The next day we met with Katherine Bearcock, curator at the Yorkshire Museum. Katherine was a wonderful source of knowledge and very kindly took us down into the basement of the museum and allowed me to handle a number of Anglo-Saxon artifacts, including a magnificent cruxiform brooch. We had a long chat about money during the 7th century, when in fact there really wasn’t any. I am still struggling with exactly how, if you were a noble person, you might purchase something at the market. that caught your eye – a young servant girl, for example. I mean, a seithkona (seeress) attached to a royal family is hardly likely to be dragging a pig around behind her for barter, is she? Well, maybe she has someone dragging about the livestock for her. We’ll see.
Next, it was off to the great Minster, where there were, thank heaven, considerably smaller crowds than the day before. York is a city built on a city built on a city built on a city, as most cities are, of course, but because this one seems to have been built as much on sacred foundations as secular, I do find it quite fascinating. I won’t go through all the various levels of kings and archbishops who made York their home (mostly because I can’t quite keep them all straight, frankly) but I do want to talk about the idea of historical, symbolic layers.
The more I travel about the countryside talking to historians and archeologists, the clearer this idea becomes. I think of it as a sort of plumb line through time, in spots where perceptions of the sacred reside.
At the York Minster (where My Best Beloved and I were treated to a phenomenal tour with John Rushton), we had a special treat. York Minster, seat of the Archbishop of York, was built in stages from 1220 to around 1472. One of the most famous stained glass art works is a painted pane depicting a wren attacking a spider in its nest. It dates back to the 15th or 16th century. In a 1988 New York Times article, Peter Gibson, the superintendent of the glaziers’ trust, who started as an altar boy when he was 12 and has been working on conservation of the windows since 1945, explained that he discovered this particular piece during his apprenticeship “in a completely misplaced position” and so he moved it to the Zouche Chapel (named for Archbishop William La Zouche, 1342-52). Here, he placed it in an outside window, eventually to be surrounded by other depictions of birds and animals. I’d come across the story of this window as part of my research and when I asked if it might be possible to be admitted to the chapel, a guide kindly ushered us in and then left us to discover the glass on our own. A great gift.

== WRITTEN INSTRUCTION 1 ==
In the passage about visiting York, what does the famous painted pane of stained glass at York Minster show?
== WRITTEN INSTRUCTION 2 ==
Carry the account of the visit to York forward from the point where it ends.
The listing that follows is not needed for anything here.

== ENTRIES ==
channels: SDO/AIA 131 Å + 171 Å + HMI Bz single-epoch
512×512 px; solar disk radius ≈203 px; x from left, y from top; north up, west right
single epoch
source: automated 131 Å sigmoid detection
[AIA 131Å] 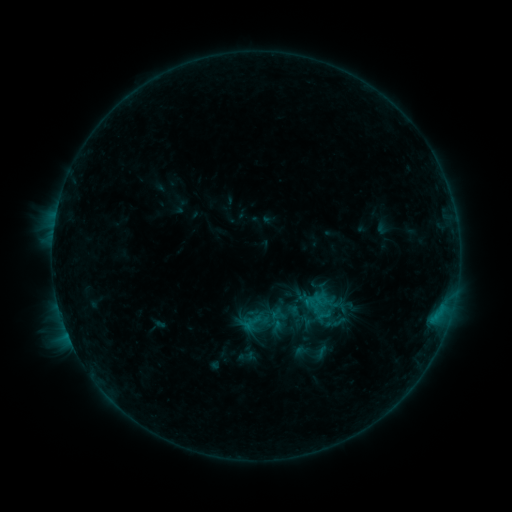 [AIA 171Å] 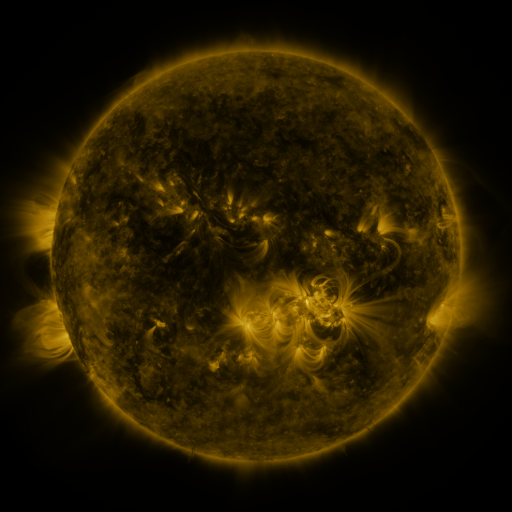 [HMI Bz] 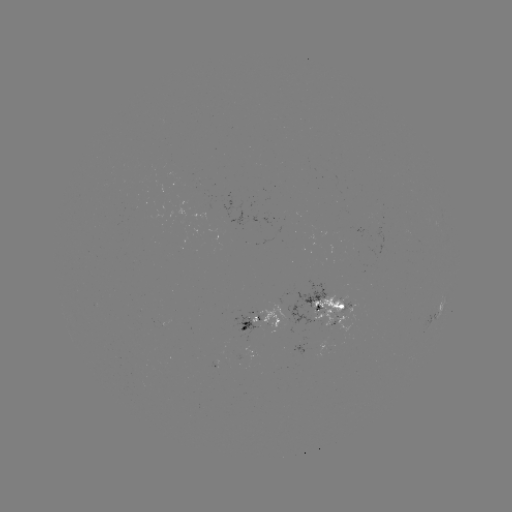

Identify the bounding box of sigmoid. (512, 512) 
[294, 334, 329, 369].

== EXPECTED OUTPUT 1 ==
It shows a wren attacking a spider in its nest.

== EXPECTED OUTPUT 2 ==
The Zouche Chapel seems a world away from the rest of the Minster, with the flocks of tourists, and great stadium-sized stained glass windows – all terribly beautiful. Inside the chapel’s heavy wooden door, one walks down a few steps, and the world is suddenly very far away indeed. The windows are all panes of individually painted glass, and there are a dozen or so rows of wooden pews facing a simple altar. After saying a prayer at the rail, I was drawn to a corner at the rear of the chapel wherein stood a stone shelf and a bucket on the floor. Approaching, I saw it was a well, with a bucket on the floor nearby. I was drawn toward it and stood for a few moments with my hands splayed out on the top of the wooden well cover. I had a great desire to curl up in this spot, rather like a window seat, and take a nap – most interested as to what my dreams might be. In short, it seemed one of those “unusual” spots, and I asked Ron to take a photo of it. Later, we popped into a little bookshop that had an intriguing litho by Arthur Rackham (from “Undine”) in the window. (Soon to hang in our bedroom.) As I flipped through other lithos, I came across a rendition of the very corner of the chapel that had drawn me. It was called “St. Peter’s Well,” and further research informed me it is the well where by tradition King Edwin was baptized by Paulinus on Easter Eve, 627. ‘In York Minster there is a well of sweet spring water called St Peter’s Well ye saint of ye Church, so it is called St Peter’s Cathedral’ — Celia Fiennes, “Diary in Old Yorkshire”.
It seems this was a long-established holy well, and in fact such holy wells abound in the area. The next day we came across another one in the village of Lastingham, where the 7th century church established by St. Cedd (with its astounding crypt!) stands next to a holy well inscribed with his name.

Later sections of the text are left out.